Let’s try the same Pascal’s triangle trick that we used in the last post to make point sets with no large convex polygon, on a different kind of object. Instead of point sets, we’ll make binary search trees.

Form a family of binary trees with \(\tbinom{n}{i}\) leaves, as follows.

When \(i=0\) or \(i=n,\) then \(\tbinom{n}{i}=1\) and there is only one tree node.
For any other choice of \(i,\) use the tree for \(\tbinom{n-1}{i-1}\) as the left subtree and the tree for \(\tbinom{n-1}{i}\) as the right subtree, with an additional node as their parent.

Like this:

32-vertex Pascal's triangle of binary search trees

And again, let’s take the trees on a single row, and connect them together with the same gluing operation (a new node with a left and right subtree) in left-to-right order, so that their number of leaves is a power of two (and their number of nodes is one less than a power of two):

32-vertex Binary search trees constructed from whole rows of Pascal's triangle

Why?

Well, here’s one possible answer.
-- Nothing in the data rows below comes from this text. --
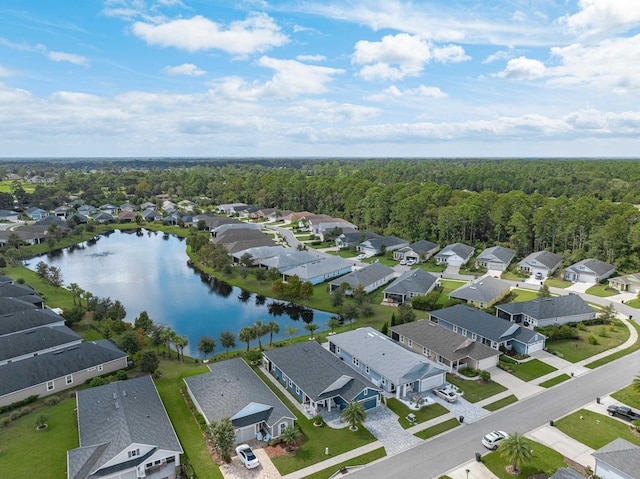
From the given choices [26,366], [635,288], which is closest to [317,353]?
[26,366]

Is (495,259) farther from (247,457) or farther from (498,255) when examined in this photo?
(247,457)

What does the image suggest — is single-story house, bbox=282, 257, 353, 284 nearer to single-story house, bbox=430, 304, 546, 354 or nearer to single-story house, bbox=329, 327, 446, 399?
single-story house, bbox=329, 327, 446, 399

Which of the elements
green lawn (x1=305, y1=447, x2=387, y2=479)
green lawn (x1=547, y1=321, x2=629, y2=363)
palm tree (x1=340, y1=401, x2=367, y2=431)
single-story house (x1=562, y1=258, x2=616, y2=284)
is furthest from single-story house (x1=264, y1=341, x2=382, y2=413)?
single-story house (x1=562, y1=258, x2=616, y2=284)

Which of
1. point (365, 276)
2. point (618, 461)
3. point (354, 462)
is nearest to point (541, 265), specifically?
point (365, 276)

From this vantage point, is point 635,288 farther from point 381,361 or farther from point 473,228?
point 381,361

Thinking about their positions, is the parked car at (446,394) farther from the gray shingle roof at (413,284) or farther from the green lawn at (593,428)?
the gray shingle roof at (413,284)

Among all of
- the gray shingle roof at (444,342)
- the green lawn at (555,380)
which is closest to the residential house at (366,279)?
the gray shingle roof at (444,342)

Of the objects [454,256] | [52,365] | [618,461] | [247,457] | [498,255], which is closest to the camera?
[618,461]
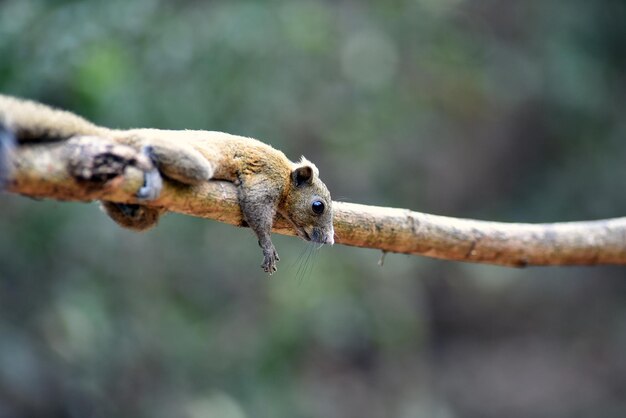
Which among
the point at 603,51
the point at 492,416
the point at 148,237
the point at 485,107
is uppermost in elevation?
the point at 603,51

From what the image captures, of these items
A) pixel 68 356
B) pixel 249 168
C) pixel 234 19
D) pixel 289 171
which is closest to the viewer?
pixel 249 168

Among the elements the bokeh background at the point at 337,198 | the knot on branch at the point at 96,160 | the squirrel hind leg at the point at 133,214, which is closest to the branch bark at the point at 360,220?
the knot on branch at the point at 96,160

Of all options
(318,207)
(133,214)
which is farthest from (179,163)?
(318,207)

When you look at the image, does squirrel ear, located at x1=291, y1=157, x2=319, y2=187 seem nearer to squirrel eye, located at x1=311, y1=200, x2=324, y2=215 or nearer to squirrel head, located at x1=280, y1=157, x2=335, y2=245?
squirrel head, located at x1=280, y1=157, x2=335, y2=245

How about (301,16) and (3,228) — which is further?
(301,16)

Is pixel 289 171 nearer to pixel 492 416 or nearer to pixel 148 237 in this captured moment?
pixel 148 237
You may know that one application of binary search trees is in handling range search queries. Suppose you have a data set organized as a binary search tree and you want to know something about the subset of the data in a range \([L,R].\) Then you can do a binary search for \(L\) and \(R,\) and find the subset you want as individual nodes on the two search paths plus whole subtrees between the two paths. In the illustration below I’ve marked the roots of the whole subtrees in yellow. (The leaf at the far right of the blue range is on the search path, so it doesn’t count as a whole subtree; the yellow subtree roots are children of search path nodes but not on the search path themselves.)
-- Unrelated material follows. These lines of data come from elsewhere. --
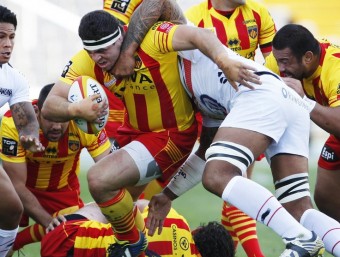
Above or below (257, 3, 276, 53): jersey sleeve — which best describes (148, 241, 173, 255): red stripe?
below

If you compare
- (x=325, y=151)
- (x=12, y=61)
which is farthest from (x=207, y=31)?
(x=12, y=61)

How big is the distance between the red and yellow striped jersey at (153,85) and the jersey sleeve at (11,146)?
1.17 metres

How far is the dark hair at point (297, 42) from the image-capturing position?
6.93 m

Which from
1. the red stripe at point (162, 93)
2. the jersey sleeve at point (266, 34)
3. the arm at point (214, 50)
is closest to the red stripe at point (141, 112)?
the red stripe at point (162, 93)

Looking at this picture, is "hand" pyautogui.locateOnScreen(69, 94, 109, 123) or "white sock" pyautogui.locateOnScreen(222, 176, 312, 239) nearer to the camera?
"white sock" pyautogui.locateOnScreen(222, 176, 312, 239)

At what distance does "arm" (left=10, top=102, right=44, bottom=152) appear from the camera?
273 inches

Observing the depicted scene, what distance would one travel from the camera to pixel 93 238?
6387mm

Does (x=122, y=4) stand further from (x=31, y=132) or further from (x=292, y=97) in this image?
(x=292, y=97)

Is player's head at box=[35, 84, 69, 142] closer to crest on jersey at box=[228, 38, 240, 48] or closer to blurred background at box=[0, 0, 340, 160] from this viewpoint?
crest on jersey at box=[228, 38, 240, 48]

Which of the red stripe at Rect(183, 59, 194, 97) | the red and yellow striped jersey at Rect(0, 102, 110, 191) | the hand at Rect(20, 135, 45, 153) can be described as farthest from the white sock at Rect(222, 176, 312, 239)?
the red and yellow striped jersey at Rect(0, 102, 110, 191)

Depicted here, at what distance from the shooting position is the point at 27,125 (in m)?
7.16

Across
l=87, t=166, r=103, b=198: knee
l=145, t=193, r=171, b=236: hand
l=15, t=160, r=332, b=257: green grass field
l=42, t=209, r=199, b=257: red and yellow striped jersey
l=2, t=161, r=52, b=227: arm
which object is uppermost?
l=87, t=166, r=103, b=198: knee

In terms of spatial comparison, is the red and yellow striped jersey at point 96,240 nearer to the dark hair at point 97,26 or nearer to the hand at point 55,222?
the hand at point 55,222

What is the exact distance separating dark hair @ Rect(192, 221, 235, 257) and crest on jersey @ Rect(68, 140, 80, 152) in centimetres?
147
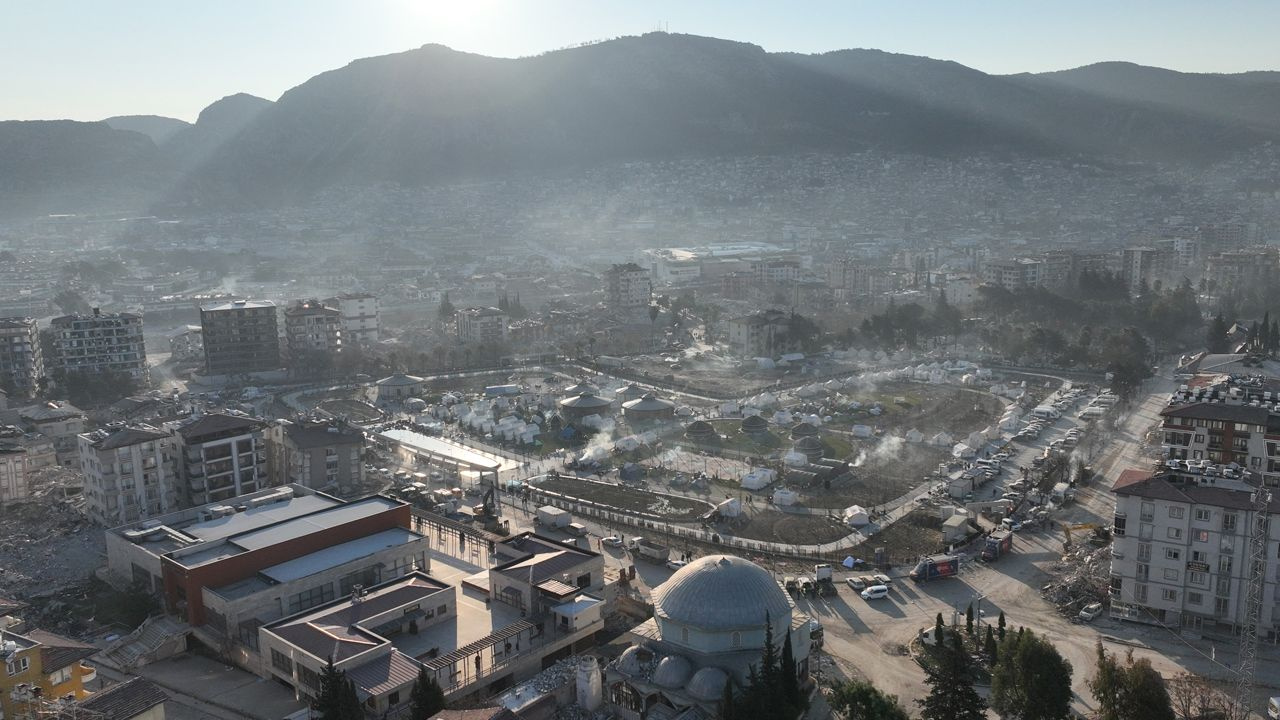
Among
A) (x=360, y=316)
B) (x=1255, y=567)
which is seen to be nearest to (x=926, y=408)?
(x=1255, y=567)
You might think that a complete binary tree, like the one above, would be the best choice for this search, but it might not be. In range searching queries like this, it’s often the case that the subtrees between the search paths are more expensive than the individual nodes on the paths. This is because you might have to do another query (say, a range search in another dimension) on those subtrees, whereas that same information can be computed directly for a single node. So, the goal should be to minimize the number of subtrees on your paths.

In a complete binary search tree with \(2^n-1\) nodes, such as the one shown above for \(n=6,\) you can find ranges that put as many as \(2n-4\) complete subtrees inside the range: for instance, consider a range that excludes only the first and last leaf nodes of the tree. In contrast, the binary search tree formed from row \(n-1\) of the Pascal triangle of trees has exactly the same number of nodes, but every range contains at most \(n-2\) complete subtrees. That is, for range search problems where the interior subtrees are the most expensive part of the search, these Pascal trees are twice as efficient. The analysis proving this property is more or less the same as the analysis for convex polygons in point sets, but with the subtrees on the left and right sides of a search path replacing caps and cups respectively.
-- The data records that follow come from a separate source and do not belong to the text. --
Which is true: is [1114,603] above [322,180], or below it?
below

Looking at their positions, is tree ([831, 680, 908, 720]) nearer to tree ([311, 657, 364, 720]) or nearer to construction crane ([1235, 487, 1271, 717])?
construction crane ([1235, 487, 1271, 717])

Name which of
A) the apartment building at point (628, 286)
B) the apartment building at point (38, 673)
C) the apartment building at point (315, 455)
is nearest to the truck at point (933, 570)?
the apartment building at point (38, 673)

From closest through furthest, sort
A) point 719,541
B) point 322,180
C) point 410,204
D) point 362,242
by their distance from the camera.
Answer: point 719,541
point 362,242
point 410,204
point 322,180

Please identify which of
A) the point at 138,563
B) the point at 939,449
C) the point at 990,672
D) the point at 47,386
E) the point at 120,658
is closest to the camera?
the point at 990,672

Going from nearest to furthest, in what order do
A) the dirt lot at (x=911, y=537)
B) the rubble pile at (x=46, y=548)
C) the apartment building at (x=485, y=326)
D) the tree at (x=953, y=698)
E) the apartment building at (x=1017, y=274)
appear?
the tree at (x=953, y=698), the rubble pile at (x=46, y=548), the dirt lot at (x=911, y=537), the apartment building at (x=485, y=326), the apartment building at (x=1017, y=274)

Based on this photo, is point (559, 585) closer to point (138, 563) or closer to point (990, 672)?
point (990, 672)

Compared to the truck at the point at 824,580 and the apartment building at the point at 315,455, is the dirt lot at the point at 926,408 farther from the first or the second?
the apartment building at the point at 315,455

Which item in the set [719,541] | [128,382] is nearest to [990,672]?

You pay for this by having deeper search paths, though, so this only works when the complete subtrees are the expensive part of the search. An alternative possibility would be to use a shallower and more balanced tree to link up the subtrees from a row of the triangle, making the search depth only \(\log_2 n+O(\log\log n)\) but possibly increasing the number of complete subtrees per search by that same \(O(\log\log n)\) term.